───── Available records ─────

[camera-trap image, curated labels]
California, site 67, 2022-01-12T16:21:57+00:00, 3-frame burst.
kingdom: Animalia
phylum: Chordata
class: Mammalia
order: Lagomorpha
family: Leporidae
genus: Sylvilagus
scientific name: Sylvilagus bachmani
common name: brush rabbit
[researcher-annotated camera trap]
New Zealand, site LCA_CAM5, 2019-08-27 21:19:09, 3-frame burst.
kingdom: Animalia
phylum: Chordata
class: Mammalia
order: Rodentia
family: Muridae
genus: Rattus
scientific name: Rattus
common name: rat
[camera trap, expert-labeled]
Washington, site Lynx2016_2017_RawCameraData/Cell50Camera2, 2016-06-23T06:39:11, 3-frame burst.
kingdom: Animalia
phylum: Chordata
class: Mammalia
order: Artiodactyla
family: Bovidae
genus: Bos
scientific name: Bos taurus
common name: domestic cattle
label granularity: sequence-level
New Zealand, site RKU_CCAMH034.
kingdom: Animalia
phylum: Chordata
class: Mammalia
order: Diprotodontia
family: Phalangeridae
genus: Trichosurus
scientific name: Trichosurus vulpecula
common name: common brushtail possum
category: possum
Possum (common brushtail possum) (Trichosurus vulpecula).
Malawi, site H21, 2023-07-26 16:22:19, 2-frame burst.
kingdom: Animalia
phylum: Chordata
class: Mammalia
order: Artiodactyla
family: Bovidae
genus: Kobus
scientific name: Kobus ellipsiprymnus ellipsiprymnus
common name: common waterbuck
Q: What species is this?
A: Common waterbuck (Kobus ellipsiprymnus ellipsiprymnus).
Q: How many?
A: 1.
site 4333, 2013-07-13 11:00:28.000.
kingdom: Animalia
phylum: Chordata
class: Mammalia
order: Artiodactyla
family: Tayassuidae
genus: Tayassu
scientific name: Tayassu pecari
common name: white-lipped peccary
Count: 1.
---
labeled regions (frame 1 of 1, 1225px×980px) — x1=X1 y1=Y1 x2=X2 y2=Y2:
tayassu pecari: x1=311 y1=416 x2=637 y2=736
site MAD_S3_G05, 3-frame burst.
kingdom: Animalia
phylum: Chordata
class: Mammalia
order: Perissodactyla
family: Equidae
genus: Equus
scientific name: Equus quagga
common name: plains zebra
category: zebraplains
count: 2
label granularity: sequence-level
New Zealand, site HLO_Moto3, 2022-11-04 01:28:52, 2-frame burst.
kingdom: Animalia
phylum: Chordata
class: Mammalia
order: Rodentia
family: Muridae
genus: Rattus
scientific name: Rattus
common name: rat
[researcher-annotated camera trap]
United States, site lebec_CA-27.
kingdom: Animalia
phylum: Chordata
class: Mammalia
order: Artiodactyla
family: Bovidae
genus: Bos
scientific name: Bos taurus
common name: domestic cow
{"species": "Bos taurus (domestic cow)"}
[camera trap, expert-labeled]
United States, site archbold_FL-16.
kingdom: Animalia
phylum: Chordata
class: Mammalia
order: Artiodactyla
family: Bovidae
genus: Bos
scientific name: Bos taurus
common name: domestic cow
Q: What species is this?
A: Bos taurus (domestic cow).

─────

What the exercise asks:
Once the line with "Malawi, site H21, 2023-07-26" is found in the records above, print exactly that line and every line after it through the line with "family: Tayassuidae".

Exercise answer:
Malawi, site H21, 2023-07-26 16:22:19, 2-frame burst.
kingdom: Animalia
phylum: Chordata
class: Mammalia
order: Artiodactyla
family: Bovidae
genus: Kobus
scientific name: Kobus ellipsiprymnus ellipsiprymnus
common name: common waterbuck
Q: What species is this?
A: Common waterbuck (Kobus ellipsiprymnus ellipsiprymnus).
Q: How many?
A: 1.
site 4333, 2013-07-13 11:00:28.000.
kingdom: Animalia
phylum: Chordata
class: Mammalia
order: Artiodactyla
family: Tayassuidae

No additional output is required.